_Information provided_

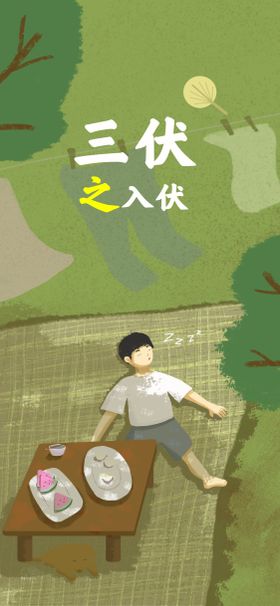 夏日纳凉海报
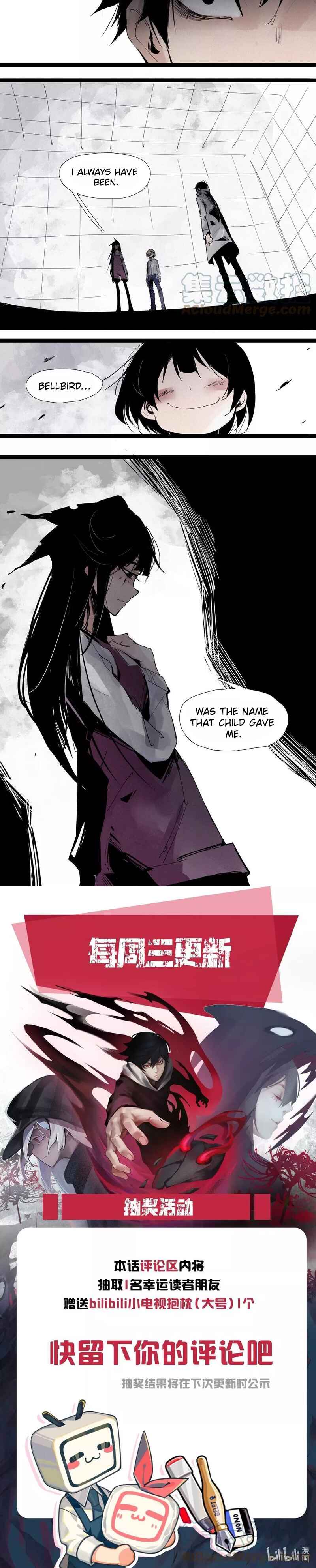 Chapter 124 - Page 4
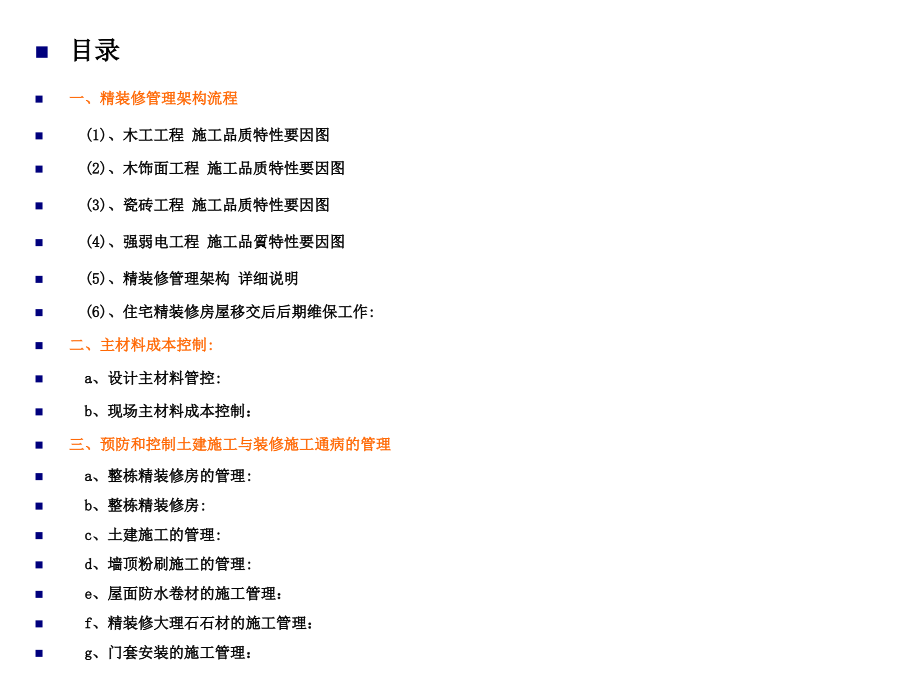 房地产精装修房工程质量控制、施工要求和验收标准与移交(-共176页)_第2页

_Work task_
Only the pictures are to be left out; write out all the other data exactly.

_Answer box_
 夏日纳凉海报
 Chapter 124 - Page 4
 房地产精装修房工程质量控制、施工要求和验收标准与移交(-共176页)_第2页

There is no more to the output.